Anyway, I am just trying to make the case that GA’s notion of vector division is not on its own necessarily a bad idea. The baisc construction shows up a lot in vector algebra, and if you are writing your operators as multivectors of course it is meaningful to invert them. But it gets confusing when you start conflating operators nad primitives and doing a bunch of algebra on the primitives.”Inverting a vector” is basically not meaningful, while “inverting a translation” is, and pretending like they are the same is pedagogically and philosophically unsound. But it seems to me like a perfectly sound interpretation is waiting just a few steps away.

I have given a lot of reasons why I think GA is problematic: the Geometric Product is a bad operation for most purposes. It really implements operator composition and is not a very fundamental or intuitive thing. Using a Clifford Algebra to implement geometry is an implementation detail, appropriate for some problems but not for general understandings of vector algebra and all of geometry. Giving it first-class status and then bizarrely acting like that is not weird is weird and alienating to people who can see through this trick.

Nor should we be trying to make everything look more like complex numbers and quaternions. Those are already weird and confusing; we should be moving away from them! Don’t call the geometric product “the” way to multiply vectors. Stop fixating on the geometric product or on some particular \(Cl_{p,q,r}\) that solves everything with a bunch of funky formula for basic stuff. Just teach wedge products and operators and keep it simple; stick to the good parts! Treat the Clifford Algebras as what they are: implementations of the compositions of particular operations in a particular notation. Not a replacement for the rest of geometry.

So for the time being I have to reject GA as a thing that I identify with. Fortunately, it is a philosophy, not a mathematical theory, so it’s easy to reject. That’s why when I write blog posts about the same basic ideas, and which align with the same basic philosophy of recasting mathematics in a more geometric and multivectorial form, I use the phrase “Exterior Algebra” instead.
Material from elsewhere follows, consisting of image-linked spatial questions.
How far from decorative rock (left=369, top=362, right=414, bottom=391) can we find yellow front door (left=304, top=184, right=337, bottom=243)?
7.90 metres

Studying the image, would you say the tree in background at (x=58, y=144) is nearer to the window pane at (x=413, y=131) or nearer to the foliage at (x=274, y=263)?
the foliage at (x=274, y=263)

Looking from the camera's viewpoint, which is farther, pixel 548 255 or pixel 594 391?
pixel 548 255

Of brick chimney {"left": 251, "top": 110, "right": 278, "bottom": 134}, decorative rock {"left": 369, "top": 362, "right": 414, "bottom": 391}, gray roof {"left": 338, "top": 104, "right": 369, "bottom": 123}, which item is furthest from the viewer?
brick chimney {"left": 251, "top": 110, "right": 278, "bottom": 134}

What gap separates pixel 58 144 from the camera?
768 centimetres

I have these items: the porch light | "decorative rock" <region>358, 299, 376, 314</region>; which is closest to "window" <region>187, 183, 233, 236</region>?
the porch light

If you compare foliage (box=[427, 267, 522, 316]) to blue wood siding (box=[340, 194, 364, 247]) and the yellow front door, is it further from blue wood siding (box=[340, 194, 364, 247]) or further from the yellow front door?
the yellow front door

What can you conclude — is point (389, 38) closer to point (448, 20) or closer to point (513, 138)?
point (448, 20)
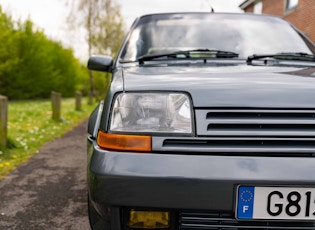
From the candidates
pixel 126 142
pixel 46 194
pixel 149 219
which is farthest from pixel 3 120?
pixel 149 219

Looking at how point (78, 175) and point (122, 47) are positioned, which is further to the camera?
point (78, 175)

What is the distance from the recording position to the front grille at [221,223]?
52.1 inches

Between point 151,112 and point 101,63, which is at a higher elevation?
point 101,63

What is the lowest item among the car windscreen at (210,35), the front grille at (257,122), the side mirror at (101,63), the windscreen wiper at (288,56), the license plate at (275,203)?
the license plate at (275,203)

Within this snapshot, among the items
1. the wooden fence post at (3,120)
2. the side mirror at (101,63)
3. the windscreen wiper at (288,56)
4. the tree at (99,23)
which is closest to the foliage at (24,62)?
the tree at (99,23)

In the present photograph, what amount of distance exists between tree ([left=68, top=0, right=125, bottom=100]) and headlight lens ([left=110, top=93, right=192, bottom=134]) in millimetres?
19174

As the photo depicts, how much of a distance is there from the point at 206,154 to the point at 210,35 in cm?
139

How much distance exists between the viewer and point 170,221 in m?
1.35

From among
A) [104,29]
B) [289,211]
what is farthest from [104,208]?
[104,29]

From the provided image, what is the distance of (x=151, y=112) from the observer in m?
1.46

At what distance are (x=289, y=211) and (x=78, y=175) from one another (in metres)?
2.75

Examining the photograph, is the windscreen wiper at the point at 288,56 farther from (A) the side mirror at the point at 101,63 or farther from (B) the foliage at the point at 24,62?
(B) the foliage at the point at 24,62

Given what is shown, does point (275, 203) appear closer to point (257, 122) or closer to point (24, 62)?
point (257, 122)

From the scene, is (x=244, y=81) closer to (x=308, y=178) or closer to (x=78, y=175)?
(x=308, y=178)
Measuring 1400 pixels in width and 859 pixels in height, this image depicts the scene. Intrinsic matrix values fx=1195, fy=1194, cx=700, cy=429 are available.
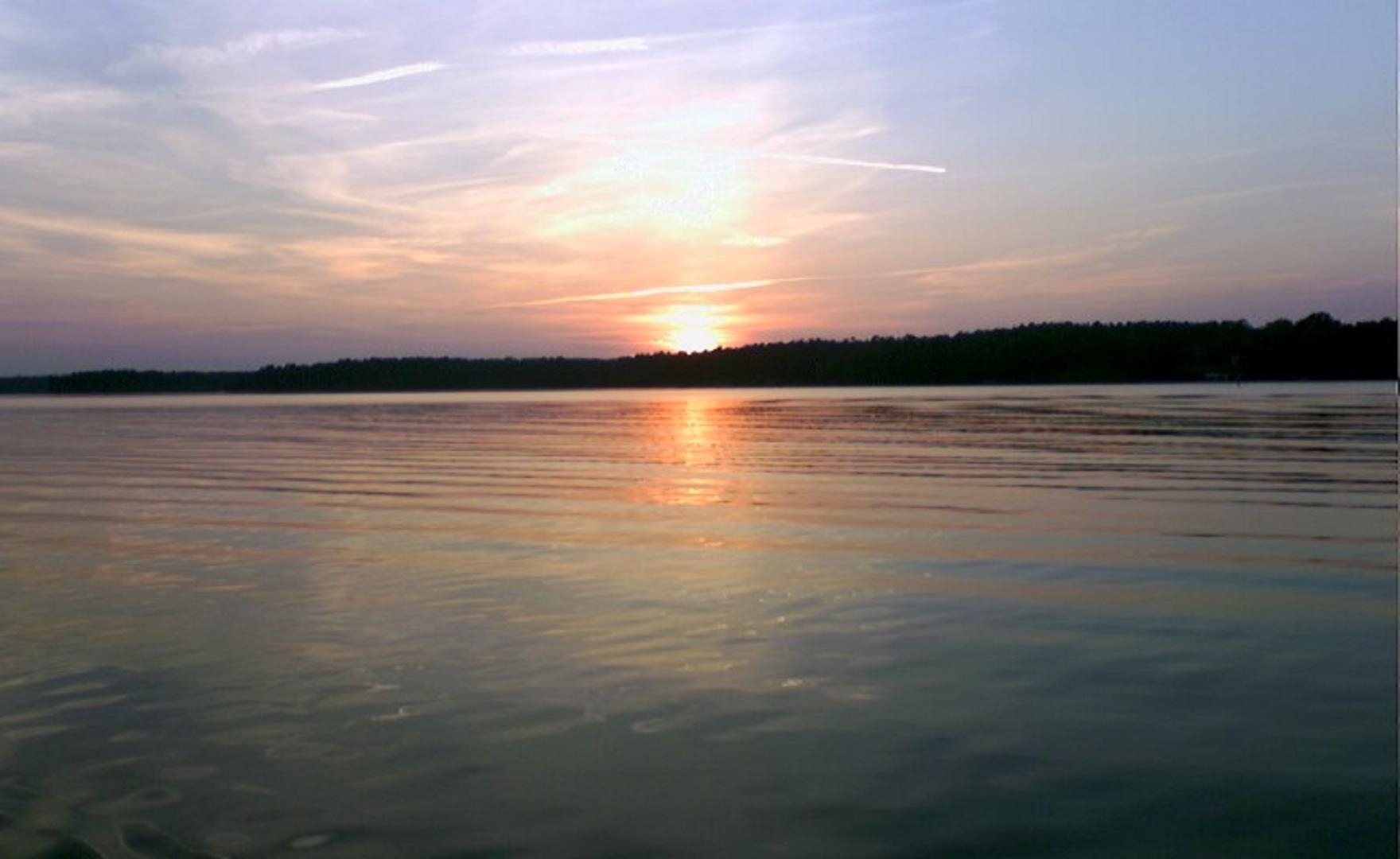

That I said, I really do think there’s a lot more to discover here. I’m convinced that there’s some unifying theory of vector algebra that will tie this all together with a bow, and I’m hoping someone finds it, preferably soon. Among other things it will explain exactly why the geometric product does work, when it does, and also why so many other formulas end up looking suggestive and interesting and imply that for instance we can sometimes divide and multiply vectors like they’re numbers in a bunch of cases. When it does come along maybe we can call it “Geometric Algebra” again; it’s a good name. Or maybe “Geometric Algebra 2.0”, or “New Geometric Algebra”, or “Geometrical Algebra”. Or maybe we drag the name “Clifford Algebra” down out of the clouds and make it accessible to everyone. Whatever you want! But in the meantime, I’m not interested in using the name GA, because I think that name is attached to a bunch of bad ideas. The geometric product, its associated ontology, and the culture around it… are just mucking everything up. Thanks.

(If you want to read more criticisms of GA literature, also check out Eric Lengyel’s Poor Foundations in Geometric Algebra. I can’t vouch for its accuracy but it sounds about right. He’s much more of an expert in this stuff, anyway, than I am. I only got involved because I was tired of there not being any vocal criticism out there.)